Jeffrey L. Small, Laurie M. Mann, Juan M. Crenshaw, Cheryl J. Gramling, Jose J. Rosales, Luke B. Winternitz, Munther A. Hassouneh, Dahlia A. Baker, Sun Hur-Diaz, Andrew J. Liounis, NASA Goddard Space Flight Center

View Abstract Sign in for premium content


A system of Lunar relay satellites has been proposed to address communication and navigation needs and ensure robustness for the variety of upcoming robotic and human exploration missions to the Moon. The relays are envisioned to estimate self-position and time knowledge onboard, allowing the system to provide in-situ navigation services to missions in the Lunar and cis-Lunar environment.
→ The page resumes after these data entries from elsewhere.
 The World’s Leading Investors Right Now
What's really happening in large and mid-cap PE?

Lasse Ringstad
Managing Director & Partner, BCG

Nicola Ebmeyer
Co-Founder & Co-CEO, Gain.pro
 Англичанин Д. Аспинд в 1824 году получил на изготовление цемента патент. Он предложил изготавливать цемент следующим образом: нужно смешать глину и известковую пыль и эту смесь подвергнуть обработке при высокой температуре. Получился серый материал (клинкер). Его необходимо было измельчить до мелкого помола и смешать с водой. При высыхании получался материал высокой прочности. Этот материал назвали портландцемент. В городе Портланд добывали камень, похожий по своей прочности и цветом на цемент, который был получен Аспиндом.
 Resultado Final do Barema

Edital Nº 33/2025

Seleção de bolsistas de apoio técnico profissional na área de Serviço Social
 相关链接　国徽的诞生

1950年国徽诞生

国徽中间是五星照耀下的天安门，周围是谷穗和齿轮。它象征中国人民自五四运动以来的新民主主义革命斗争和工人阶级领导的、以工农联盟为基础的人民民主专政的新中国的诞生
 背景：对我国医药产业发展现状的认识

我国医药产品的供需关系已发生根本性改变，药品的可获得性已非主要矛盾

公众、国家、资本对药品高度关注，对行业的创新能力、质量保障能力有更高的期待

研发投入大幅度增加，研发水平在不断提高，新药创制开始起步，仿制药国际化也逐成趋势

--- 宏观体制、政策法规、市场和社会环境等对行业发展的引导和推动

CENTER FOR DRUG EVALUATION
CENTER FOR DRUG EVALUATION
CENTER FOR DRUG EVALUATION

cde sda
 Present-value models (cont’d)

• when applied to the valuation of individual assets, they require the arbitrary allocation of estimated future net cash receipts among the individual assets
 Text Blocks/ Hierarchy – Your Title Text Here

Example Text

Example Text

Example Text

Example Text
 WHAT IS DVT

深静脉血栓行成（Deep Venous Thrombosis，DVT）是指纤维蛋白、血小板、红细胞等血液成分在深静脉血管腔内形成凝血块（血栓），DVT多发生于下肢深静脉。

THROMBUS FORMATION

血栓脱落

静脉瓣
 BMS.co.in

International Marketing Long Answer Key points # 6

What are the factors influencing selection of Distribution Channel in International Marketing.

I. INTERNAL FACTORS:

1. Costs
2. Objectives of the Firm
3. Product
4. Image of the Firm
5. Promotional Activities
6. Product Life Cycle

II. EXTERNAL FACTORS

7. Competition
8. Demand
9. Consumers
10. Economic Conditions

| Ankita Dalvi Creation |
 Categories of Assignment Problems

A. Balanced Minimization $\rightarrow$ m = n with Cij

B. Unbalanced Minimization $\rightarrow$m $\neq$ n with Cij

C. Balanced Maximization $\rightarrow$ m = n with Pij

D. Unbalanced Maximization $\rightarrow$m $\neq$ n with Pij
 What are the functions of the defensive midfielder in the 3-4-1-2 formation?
The quality and accuracy of those services are highly dependent on the navigation performance of the relay itself. To assess the Lunar relay navigation performance, a series of orbit determination (OD) Monte Carlo (MC) simulations are run using Lunar gravity modeling up to a degree and order of 250 and a variety of onboard clocks and measurement types including weak-signal GNSS, Ground Network (GN) pseudorange (PR) and Doppler, and optical navigation (OpNav) center-finding (CF). The estimated trajectories produced by these Lunar relay MC simulations, along with the associated errors, and transmitted navigation reference signal parameters, are used to evaluate the expected navigation performance of a user on a descent trajectory to the Lunar surface. The scenario features a lander system performing onboard navigation relying on one-way range and Doppler measurements from reference signals emitted by the Lunar relay. This paper can be used as a reference in determining the onboard clock and measurement types necessary to obtain acceptable navigation performance for the Lunar relay, and as a baseline for Lunar lander navigation performance using accurate measurements from a relay reference signal.